Page excerpt:
+ + +

As with the 2018 edition, you still cannot copy and paste masked local adjustments from image to image, limiting their use.
Exporting those images is slow.
Deep-Sky: ON1 is not a program I can recommend for deep-sky image processing:
Stars inevitably end up with unsightly sharpening haloes.
De-Bayering artifacts add blocky textures to the sky background.
And all the contrast controls still don’t provide the “snap” and quality I’m used to with Photoshop when working with low-contrast subjects.
Library / Browse Functions
ON1 is sold first and foremost as a replacement for Adobe Lightroom, and to that extent it can work well. Unlike Lightroom, ON1 allows browsing and working on images without having to import them formally into a catalog.
However, you can create a catalog if you wish, one that can be viewed even if the original images are not “on-line.” The mystery seems to be where ON1 puts its catalog file on your hard drive. I was not able to find it, to manually back it up. Other programs, such as Lightroom and Capture One, locate their catalogs out in the open in the Pictures folder.
For those really wanting a divorce from Adobe, ON1 now offers an intelligent AI-based function for importing Lightroom catalogs and transferring all your Lightroom settings you’ve applied to raw files to ON1’s equivalent controls.
However, while ON1 can read Photoshop PSD files, it will flatten them, so you would lose access to all the original image layers.

+ + +

Task requirements:
(1) Set down the part of the ON1 review from "As with the" to "unsightly sharpening haloes.", word for word.
(2) Carry the ON1 photo software review on past its last sentence.
The data that comes next is not needed for anything here.

+ + +

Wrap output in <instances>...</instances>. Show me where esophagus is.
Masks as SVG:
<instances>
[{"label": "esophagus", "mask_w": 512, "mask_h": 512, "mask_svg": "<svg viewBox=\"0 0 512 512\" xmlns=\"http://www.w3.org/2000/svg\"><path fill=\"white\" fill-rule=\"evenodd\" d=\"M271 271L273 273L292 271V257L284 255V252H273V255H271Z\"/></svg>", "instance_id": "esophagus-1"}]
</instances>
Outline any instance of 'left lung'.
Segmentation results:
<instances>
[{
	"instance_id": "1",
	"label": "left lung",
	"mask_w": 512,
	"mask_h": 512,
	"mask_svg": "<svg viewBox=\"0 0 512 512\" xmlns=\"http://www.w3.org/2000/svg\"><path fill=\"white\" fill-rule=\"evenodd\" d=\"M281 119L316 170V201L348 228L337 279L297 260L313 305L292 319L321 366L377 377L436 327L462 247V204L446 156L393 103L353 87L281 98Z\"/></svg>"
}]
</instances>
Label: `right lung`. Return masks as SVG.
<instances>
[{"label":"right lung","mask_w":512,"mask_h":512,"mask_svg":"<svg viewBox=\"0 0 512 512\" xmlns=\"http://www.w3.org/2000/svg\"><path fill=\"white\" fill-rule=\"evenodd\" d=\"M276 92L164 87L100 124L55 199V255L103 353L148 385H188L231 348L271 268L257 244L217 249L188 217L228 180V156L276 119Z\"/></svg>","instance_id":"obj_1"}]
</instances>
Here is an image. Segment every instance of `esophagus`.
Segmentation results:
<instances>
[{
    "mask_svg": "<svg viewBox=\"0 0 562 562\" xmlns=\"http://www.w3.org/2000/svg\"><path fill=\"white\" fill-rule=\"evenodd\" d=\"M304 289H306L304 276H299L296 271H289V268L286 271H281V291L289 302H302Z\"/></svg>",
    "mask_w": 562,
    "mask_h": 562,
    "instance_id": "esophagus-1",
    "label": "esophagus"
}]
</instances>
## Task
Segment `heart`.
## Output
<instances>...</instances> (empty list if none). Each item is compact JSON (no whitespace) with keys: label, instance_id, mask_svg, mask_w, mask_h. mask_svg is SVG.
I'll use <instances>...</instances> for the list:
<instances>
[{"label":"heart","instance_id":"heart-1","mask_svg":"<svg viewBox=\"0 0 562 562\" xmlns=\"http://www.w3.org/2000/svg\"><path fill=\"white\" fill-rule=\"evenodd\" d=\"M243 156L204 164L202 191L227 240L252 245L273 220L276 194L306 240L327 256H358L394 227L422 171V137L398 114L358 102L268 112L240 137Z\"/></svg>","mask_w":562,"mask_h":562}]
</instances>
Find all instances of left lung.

+ + +

Solved tasks:
(1)
As with the 2018 edition, you still cannot copy and paste masked local adjustments from image to image, limiting their use.
Exporting those images is slow.
Deep-Sky: ON1 is not a program I can recommend for deep-sky image processing:
Stars inevitably end up with unsightly sharpening haloes.

(2)
ON1’s Browse module is good, with many of the same functions as Lightroom, such as “smart collections.” Affinity Photo – perhaps ON1’s closest competitor as a Photoshop replacement – still lacks anything like it.
But I found ON1’s Browse module buggy, often taking a long while to allow access into a folder, presumably while it is rendering image previews.
There are no plug-ins or extensions for exporting directly to or synching to social media and photo sharing sites.
ON1 did a fairly good job. Some of its special effect filters, such a Dynamic Contrast, Glow, and Sunshine, can help bring out the Milky Way, though do add an artistic “look” to an image which you might or might not like.
Below, I compare Adobe Camera Raw (ACR) to ON1. It was tough to get ON1’s image looking the same as ACR’s result, but then again, perhaps that’s not the point. Does it just look good? Yes, it does.
Compared to Adobe Camera Raw, which has a good array of basic settings, ON1 has most of those and more, in the form of many special Effects, with many combined as one-click Presets, as shown below.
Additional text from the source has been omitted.